Der Sicherheitsbereich in Terminal 3 am Flughafen Stuttgart wird in den kommenden Monaten umgebaut. Wie die Sicherheitskontrolle künftig abläuft.

Digital Desk: Philip Kearney (kea)

Muss ich meinen Laptop und meine Sonnencreme aus dem Handgepäck nehmen oder nicht? Diese Frage stellt sich einem bei der Sicherheitskontrolle am Flughafen immer wieder – auch in Stuttgart. Kein Wunder, laufen die Sicherheitskontrollen doch nicht nur von Flughafen zu Flughafen, sondern auch teilweise von Terminal zu Terminal unterschiedlich ab.

 

Beispiel gefällig? Wer in Stuttgart in Terminal 1 durch die Sicherheitskontrolle geht, kann seine elektronischen Geräte und Flüssigkeiten im Handgepäck lassen. Anders sieht das in den Terminals 2 und 3 aus. Dort müssen die elektronischen Geräte und Flüssigkeiten separat auf das Gepäckband gelegt werden. Das kostet nicht nur Zeit, sondern auch Nerven – gerade wenn das Tablet und das Parfüm tief im Handgepäck verstaut sind – und hinter einem eine Schlange von ungeduldigen Reisenden steht, die einem genervte Blicke zuwirft.

Terminal 3 am Flughafen Stuttgart erhält CT-Scanner

Dass die Sicherheitskontrollen unterschiedlich ablaufen, liegt daran, dass bei den Terminals unterschiedliche Röntgengeräte zum Einsatz kommen. Während am Flughafen Stuttgart in Terminal 1 bereits moderne CT-Scanner – CT steht für Computer-Tomografie-Technik – das Gepäck durchleuchten, kommen in Terminal 2 und 3 noch ältere Röntgengeräte zum Einsatz. Bis jetzt.

Denn dies soll sich zumindest in Terminal 3 zeitnah ändern. Wie der Flughafen Stuttgart am Donnerstag mitteilte, wird in T3 der Sicherheitsbereich in den kommenden Monaten umgebaut.
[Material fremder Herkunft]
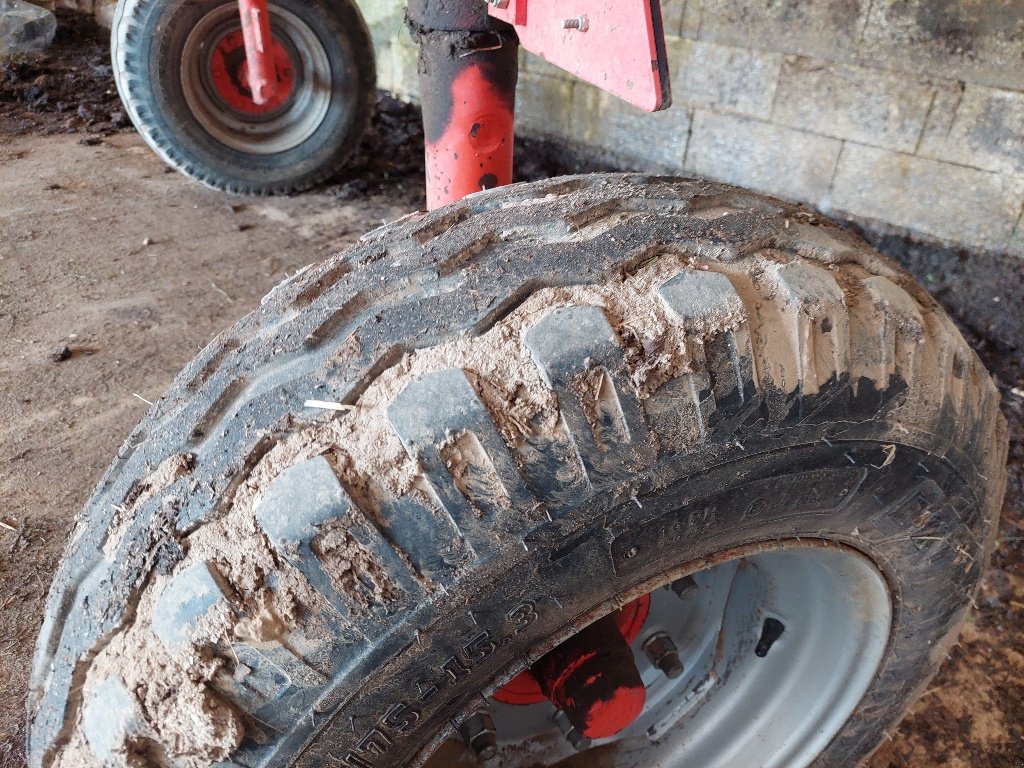 Schwader za tip Kuhn GA 7501, Gebrauchtmaschine u SAINT LOUP (Slika 9)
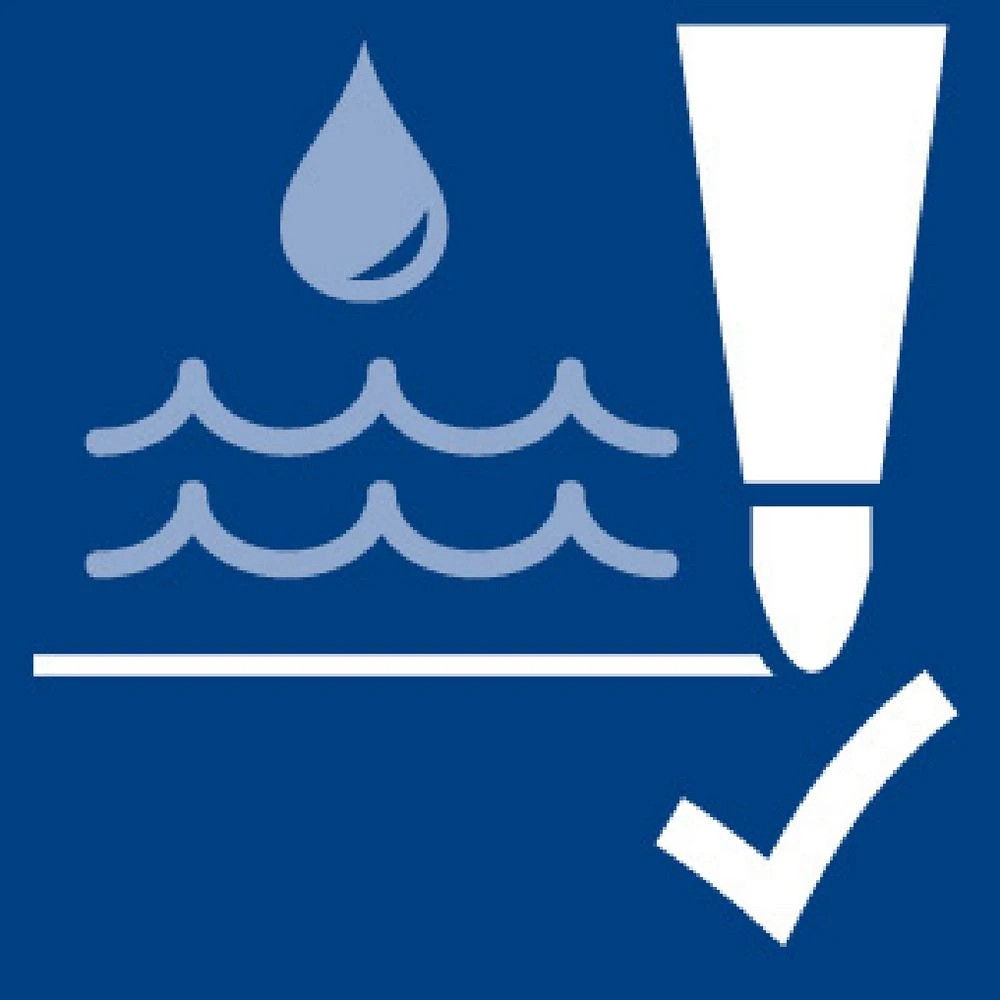 8 Staedtler Lumocolor 317 Permanent Marker Pen Black 2 Pack, 8 of 10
Beginn ist am Montag, dem 3. November. Konkret sollen der Sicherheitsbereich erweitert und die Voraussetzungen für den Einsatz von CT-Scannern geschaffen werden. Während der Bauarbeiten müssen Reisende auf die Sicherheitskontrollen in den Terminals 1 und 2 ausweichen.

CT-Scanner helfen Sicherheitsbeamten dabei, Gefahren zu erkennen. Foto: IMAGO/Kirchner-Media

CT-Scanner beschleunigen Sicherheitskontrolle

Der Vorteil von CT-Scannern gegenüber herkömmlichen Handgepäckscannern besteht darin, dass diese innerhalb von Sekunden drei- statt zweidimensionale Röntgenbilder erzeugen können. Dadurch lassen sich gefährliche Gegenstände und Substanzen leichter erkennen – was das Auspacken und separate Scannen von elektronischen Geräten und Flüssigkeiten überflüssig macht und dadurch die Dauer der Sicherheitskontrolle beschleunigt.

Im Laufe des kommenden Jahres sollen die neuen Scanner die bisherigen Röntgengeräte ersetzen. Einen genauen Termin konnte ein Flughafensprecher am Donnerstag auf Nachfrage allerdings noch nicht nennen. Es ist also erstmal weiterhin Geduld gefragt.